Wall streeters are professional traders compared to the mass of Noobs in BTC. They are skilled at moving markets and leveraging weak hands.

Consequently Wall Streeters wold be incentivize to create market dynamics that drive the price as low as possible yet not drive it below $100B market cap ($6K BTC) where they could no long buy it as the market capitalization would be too low for them to participate.

I propose the Wall Streeters entered the market in Dec 2017 with the goal creating a pump across the board knowing they could create FOMO to draw in dumb money. At the peak they began dumping and pumping to perpetuate volatility and scare the dumb money to sell permitting them to substantially increase their BTC holdings at bargain prices. The goal was to drive prices to as close to $100B market cap ($6K BTC) as they could.

As evidence I note the following

There has been nothing but good new in the BTC technology new over the last month. Technically there was no reason to drop. The political news regarding BTC has been generally neutral. Yes there was FUD but the vast majority was dispelled with in hours of its release. Enough to cause a dip but not a crash like we have seen. Certainly the beginning the year is soft as people face the reality of the holiday bills but the market has seen this before usually establishing its low for the year but not crashing.

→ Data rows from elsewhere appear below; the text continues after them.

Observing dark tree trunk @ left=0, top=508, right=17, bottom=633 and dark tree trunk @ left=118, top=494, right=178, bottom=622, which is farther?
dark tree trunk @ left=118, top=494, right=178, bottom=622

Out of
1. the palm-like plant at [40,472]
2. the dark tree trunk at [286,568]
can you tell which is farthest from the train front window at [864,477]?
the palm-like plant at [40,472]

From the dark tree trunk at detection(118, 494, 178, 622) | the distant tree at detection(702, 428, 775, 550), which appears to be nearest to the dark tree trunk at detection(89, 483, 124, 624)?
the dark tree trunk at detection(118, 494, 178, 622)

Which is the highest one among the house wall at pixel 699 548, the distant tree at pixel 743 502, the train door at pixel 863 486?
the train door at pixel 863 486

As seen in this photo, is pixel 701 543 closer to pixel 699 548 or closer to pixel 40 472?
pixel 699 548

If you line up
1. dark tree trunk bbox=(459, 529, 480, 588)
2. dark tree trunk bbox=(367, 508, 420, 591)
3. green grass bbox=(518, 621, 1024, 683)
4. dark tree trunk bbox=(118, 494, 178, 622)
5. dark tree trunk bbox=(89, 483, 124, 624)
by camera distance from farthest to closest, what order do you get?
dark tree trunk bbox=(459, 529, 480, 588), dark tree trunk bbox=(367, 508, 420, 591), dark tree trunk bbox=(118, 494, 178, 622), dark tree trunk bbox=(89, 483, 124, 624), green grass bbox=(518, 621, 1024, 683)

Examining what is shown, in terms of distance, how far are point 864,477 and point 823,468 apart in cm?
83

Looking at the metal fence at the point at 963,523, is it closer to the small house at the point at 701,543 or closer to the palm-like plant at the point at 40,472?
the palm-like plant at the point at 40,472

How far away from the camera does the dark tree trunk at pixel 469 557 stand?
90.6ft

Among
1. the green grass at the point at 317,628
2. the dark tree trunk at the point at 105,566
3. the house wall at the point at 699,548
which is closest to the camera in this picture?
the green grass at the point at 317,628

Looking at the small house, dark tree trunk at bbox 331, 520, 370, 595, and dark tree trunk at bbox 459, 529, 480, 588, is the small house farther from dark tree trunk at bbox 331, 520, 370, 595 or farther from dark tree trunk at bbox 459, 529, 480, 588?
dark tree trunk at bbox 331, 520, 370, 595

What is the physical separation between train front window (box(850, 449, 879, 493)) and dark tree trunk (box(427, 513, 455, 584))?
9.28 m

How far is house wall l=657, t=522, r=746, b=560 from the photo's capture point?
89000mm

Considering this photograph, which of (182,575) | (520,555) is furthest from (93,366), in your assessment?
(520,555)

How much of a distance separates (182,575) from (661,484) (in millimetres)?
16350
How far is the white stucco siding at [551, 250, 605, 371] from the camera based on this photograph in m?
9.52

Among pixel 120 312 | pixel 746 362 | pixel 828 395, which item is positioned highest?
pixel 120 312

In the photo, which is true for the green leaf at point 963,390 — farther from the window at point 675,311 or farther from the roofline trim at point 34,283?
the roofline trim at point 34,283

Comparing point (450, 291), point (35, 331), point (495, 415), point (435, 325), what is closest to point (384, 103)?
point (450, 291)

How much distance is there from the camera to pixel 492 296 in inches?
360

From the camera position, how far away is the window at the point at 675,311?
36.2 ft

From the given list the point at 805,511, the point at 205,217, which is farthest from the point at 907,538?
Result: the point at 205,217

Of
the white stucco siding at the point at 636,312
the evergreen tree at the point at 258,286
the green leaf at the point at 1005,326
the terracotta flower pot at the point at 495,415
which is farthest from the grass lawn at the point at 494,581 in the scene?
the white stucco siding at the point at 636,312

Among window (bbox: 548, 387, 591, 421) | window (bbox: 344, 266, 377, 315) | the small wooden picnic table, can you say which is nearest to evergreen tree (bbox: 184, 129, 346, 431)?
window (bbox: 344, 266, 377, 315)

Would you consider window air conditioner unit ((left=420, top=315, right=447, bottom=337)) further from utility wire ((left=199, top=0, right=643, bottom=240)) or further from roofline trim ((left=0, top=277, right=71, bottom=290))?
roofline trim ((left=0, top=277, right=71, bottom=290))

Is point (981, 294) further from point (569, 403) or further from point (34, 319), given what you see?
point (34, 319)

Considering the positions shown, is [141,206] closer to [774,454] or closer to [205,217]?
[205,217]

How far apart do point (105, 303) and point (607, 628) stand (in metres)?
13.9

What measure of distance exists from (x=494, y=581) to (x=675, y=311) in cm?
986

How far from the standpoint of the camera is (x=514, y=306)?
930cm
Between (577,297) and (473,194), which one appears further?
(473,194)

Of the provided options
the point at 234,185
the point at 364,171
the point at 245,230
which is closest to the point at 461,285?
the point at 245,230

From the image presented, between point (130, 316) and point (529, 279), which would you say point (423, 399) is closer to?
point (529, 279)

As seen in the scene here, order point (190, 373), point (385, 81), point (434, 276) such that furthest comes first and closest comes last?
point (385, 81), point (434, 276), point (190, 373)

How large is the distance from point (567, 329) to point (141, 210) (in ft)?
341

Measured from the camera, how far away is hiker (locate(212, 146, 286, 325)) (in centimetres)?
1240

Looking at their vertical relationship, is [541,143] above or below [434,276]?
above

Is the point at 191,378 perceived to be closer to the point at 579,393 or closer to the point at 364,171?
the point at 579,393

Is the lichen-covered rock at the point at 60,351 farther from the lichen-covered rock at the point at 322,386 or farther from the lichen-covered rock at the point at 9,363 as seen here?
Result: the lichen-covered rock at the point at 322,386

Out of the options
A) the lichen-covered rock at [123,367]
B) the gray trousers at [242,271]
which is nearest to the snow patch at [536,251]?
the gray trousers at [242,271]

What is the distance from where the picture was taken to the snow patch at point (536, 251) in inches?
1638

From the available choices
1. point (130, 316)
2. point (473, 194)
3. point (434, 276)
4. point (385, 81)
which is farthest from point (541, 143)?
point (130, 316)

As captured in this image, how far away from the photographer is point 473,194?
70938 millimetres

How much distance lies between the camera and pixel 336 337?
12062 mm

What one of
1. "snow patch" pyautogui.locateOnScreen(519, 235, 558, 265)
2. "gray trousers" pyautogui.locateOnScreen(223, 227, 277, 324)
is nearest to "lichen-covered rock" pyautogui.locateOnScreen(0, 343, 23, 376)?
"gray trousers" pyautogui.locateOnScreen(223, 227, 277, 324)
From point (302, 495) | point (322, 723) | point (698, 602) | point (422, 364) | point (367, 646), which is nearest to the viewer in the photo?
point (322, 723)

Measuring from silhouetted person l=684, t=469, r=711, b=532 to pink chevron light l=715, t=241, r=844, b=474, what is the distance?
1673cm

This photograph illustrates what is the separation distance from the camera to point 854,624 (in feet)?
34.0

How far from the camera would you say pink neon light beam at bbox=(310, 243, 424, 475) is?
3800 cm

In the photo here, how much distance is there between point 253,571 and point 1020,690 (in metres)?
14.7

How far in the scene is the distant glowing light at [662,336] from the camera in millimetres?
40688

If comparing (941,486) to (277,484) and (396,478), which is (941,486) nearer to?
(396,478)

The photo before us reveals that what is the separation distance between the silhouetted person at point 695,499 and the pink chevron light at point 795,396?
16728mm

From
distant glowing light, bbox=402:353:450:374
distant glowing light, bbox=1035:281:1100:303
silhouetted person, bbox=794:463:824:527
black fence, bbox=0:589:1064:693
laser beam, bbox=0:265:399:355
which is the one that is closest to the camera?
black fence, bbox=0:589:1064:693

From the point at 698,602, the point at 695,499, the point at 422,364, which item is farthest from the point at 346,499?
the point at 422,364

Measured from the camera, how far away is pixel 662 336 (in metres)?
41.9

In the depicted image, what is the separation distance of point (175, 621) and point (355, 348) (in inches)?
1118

We bottomed at $100.1B. The drop below the predicted $7500 floor had little explanation. Every tech analyst I listened too said the next support was at $5k or lower. Nobody saw $6k as anything from the Tech analysis perspective.

During this drop I was watching the depth charts and they were behaving unusually. Sell orders would virtually disappear and the price would pump, then they would return en bloc dropping the price only to again disappear. It suggested that somebody was pumping and dumping , fueling the volatility to scare as many people out of the market as possible right down to the $100B market cap which we bounced off like a super ball.

For confirmation of this hypothesis, I am looking to see a rapid recovery to price levels that will again engage unit bias preference in the dumb money. Once the big boys have cornered the market psychologically, they will support more restrictive regulations on the public to get exchange accounts all the while offering high fee derivative products that are easy to access for these same people.